Wednesday, August 31, 2011

Welcome

This blog seeks to create a forum which transforms what the public can learn from the question of empire. Legacies of Empire will be a series of essays and multi-media posts that bring together people from across academic disciplines and institutions. It will also be a workshop where anyone who is interested can share new ideas, speculate, experiment, theorize, and develop works in progress. It will inaugurate an open discussion with several disparate realms of scholarship and thought and reveal to what extent all of those realms of scholarship and thought productively inform the others when the question of empire is explicitly posed to them.

The issues of empire can only be understood through multidisciplinary exchange. Empires themselves are complex historical, economic, cultural, technological, philosophical, and political endeavors. So, although “post-colonial” theory has largely been the domain of literary and cultural studies, to adequately address the legacies of empire, a broad-based, collaborative, and multidisciplinary approach is most appropriate.

Empires bind the story of civilization. From Egypt, Persia, India, Rome, China, and South and Central America, to Britain, France, Russia, the Soviet Union and the United States, imperial formations have spanned ancient and modern history and touched nearly every part of the world. They expand; they dominate; and they crumble. Through their traces, they inform contemporary identities, social formations, politics, languages, customs, and values. Technological, scientific, and medical innovation have all been spurred by various imperial ambitions. Cities, economies, and the natural environment have all been shaped by empires. Untold human suffering and epic human triumphs are intertwined through the immense fabric woven by imperialism, the knots of which are far too numerous for any one scholar to untie.

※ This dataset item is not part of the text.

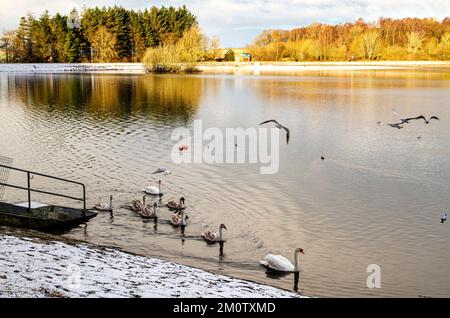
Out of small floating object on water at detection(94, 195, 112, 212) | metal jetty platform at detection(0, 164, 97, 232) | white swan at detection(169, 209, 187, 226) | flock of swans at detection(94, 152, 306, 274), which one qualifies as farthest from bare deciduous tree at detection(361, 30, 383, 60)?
metal jetty platform at detection(0, 164, 97, 232)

"Legacies of Empire" hopes to connect literary scholars, historians, classicists, and linguists with specialists in political science, international relations, and economics. Engineers, architects, and urban planners can share their perspective on the technology, designs, and financial structures of empire with anthropologists, epidemiologists, environmentalists, theorists of education, and artists and musicians. These exchanges will hopefully be just the beginning of long and fruitful collaborations that cross-pollinate a vibrant intellectual community.

How do empires come into being? Why do empires fall? What do they achieve? What patterns can we identify across history and region? How does the question of empire allow us to see objects of study in various disciplines in new and different ways?

What legacies of empire are we living with today?